Sightings as early as July 4th rumored across the rural Perry Township community of Clarion County, Pennsylvania about a young black bear roaming around with a bucket stuck to its head. A Facebook page called Save the Bucket Bear was created last weekend by Krissy Elder to bring attention to the plight of the suffering animal.
"No matter what it is, it shouldn't be stuck on his head. We need to get the proper authorities involved so something can change for this bear. Can you imagine having something stuck on your head, blocking your vision and not allowing you to eat or drink?"
It's not like Krissy didn't try to get the bear some help earlier by contacting the Pennsylvania Game Commission. They dismissed the woman's concerns and allegedly told her that as long as the bear wasn't injured and mobile, there was nothing they could do about the situation. Elder explained to the commission that the bear's safety was in danger:
"I watched him walk directly into the wooden fence that is in the picture, "bounced" off and headed back towards the road. The moving traffic must have scared him, and he turned around and walked the fence line, bumping the bucket off the fence periodically like he was feeling out for the end of the fence. He was looking pretty scrawny and looked to be young.
The goal is to get this bear some help and soon so that he can hopefully bulk up enough to survive the winter."

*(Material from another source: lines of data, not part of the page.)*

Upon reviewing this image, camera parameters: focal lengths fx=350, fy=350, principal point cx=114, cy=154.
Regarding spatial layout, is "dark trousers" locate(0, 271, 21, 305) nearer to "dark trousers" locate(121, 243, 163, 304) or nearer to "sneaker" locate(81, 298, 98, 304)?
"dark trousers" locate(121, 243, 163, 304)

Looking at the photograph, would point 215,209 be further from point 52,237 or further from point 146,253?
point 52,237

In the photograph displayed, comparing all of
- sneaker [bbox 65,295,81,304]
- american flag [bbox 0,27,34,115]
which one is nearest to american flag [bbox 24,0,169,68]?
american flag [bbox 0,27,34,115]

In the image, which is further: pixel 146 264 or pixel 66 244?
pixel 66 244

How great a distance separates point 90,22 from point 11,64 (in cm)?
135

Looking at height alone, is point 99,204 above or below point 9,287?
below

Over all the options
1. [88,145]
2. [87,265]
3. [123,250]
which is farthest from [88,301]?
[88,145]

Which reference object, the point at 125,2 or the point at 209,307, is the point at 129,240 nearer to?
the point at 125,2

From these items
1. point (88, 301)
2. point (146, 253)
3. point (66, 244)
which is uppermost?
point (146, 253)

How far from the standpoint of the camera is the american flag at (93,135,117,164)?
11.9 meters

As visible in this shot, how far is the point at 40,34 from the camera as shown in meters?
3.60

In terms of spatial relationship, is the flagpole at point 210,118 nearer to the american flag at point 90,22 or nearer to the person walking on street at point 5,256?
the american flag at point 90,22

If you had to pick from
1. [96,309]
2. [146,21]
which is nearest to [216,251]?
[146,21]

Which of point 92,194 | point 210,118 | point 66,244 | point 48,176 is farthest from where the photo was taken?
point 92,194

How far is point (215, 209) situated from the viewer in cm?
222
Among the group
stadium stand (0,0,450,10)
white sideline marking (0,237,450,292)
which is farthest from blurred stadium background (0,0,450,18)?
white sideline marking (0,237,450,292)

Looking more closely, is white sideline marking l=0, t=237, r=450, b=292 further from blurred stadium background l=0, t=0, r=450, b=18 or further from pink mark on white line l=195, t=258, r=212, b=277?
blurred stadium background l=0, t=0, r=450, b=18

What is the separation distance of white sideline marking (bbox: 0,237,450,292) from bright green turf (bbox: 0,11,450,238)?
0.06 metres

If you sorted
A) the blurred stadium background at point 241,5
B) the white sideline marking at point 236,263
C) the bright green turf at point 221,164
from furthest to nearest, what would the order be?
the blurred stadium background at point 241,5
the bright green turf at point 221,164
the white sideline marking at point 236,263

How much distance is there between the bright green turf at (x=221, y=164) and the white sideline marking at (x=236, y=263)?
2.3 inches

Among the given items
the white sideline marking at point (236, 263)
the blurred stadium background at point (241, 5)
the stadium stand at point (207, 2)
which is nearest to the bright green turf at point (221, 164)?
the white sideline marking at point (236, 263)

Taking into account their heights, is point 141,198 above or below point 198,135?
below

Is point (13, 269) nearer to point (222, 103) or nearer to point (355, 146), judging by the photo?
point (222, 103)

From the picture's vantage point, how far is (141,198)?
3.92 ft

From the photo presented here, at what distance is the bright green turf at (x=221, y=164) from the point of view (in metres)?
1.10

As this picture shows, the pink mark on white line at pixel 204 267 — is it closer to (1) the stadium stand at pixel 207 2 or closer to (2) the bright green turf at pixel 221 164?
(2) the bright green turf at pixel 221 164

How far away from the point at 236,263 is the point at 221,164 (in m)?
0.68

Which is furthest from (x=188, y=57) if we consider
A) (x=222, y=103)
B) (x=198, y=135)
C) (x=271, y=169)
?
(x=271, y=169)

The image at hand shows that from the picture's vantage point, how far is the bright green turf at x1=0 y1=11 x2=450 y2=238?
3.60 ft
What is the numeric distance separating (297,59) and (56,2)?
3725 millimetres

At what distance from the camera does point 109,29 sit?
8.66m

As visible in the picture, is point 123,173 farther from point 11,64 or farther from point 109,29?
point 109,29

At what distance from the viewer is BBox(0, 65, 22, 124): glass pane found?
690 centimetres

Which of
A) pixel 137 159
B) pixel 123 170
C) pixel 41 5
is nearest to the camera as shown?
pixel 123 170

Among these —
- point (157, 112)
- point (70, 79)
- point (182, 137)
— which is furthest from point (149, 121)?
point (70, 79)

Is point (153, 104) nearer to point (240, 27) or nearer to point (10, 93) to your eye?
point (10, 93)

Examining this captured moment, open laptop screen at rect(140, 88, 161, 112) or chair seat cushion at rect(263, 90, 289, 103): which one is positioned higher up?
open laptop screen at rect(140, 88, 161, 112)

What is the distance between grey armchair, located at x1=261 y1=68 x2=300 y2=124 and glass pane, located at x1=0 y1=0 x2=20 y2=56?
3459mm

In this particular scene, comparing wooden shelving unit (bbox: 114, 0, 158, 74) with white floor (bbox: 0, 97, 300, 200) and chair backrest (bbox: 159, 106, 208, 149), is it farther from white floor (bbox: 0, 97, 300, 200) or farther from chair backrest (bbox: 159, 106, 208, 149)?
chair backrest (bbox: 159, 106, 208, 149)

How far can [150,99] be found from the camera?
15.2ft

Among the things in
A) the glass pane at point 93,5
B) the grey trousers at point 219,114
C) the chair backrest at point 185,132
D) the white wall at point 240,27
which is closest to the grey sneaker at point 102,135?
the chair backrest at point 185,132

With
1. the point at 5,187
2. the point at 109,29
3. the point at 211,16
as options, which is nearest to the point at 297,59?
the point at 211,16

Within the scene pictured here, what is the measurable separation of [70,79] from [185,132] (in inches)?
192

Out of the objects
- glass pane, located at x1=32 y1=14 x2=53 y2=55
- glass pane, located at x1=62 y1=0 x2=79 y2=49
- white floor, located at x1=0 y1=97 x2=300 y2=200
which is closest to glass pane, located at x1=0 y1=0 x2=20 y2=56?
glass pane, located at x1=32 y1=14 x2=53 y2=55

The Pennsylvania Game Commission set a humane trap, however that yielded no results, but Monday a group of awesome animal lovers set out to help.
According to Pennlive.com, Shawn Balcita, Dean Hornberger, Eric Kribbel and Samantha Eigenbrod who filmed the bear's release on her cellphone, managed to track down the bear, wrestle the 180 animal to the ground and began the torturous task of removing a "maxi" from the bear's head.
A "maxi" is the black air bag that provides the cushioning between a tractor and a trailer. How the young bear managed to get his head caught is still a mystery, but the bear's neck was tightly secured by the bag's metal rim.
It took the rescuers 20 minutes to free the bear using a hacksaw; the young bear was described as "exhausted." (who wouldn't be with a bag tied around one's head?) Fortunately a little hole at the top of the bag allowed the bear to eat a little food and drink water which saved his life.
The moment the bear was free, up he went and fled into the woods. Aside from a few minor scratches, the rescuers were all fine.
"Run little bear run."
Many thanks to the brave rescuers, but they do want to warn everyone not to try this on your own. These people have experience as wildlife rescuers; this is not a job for amateurs.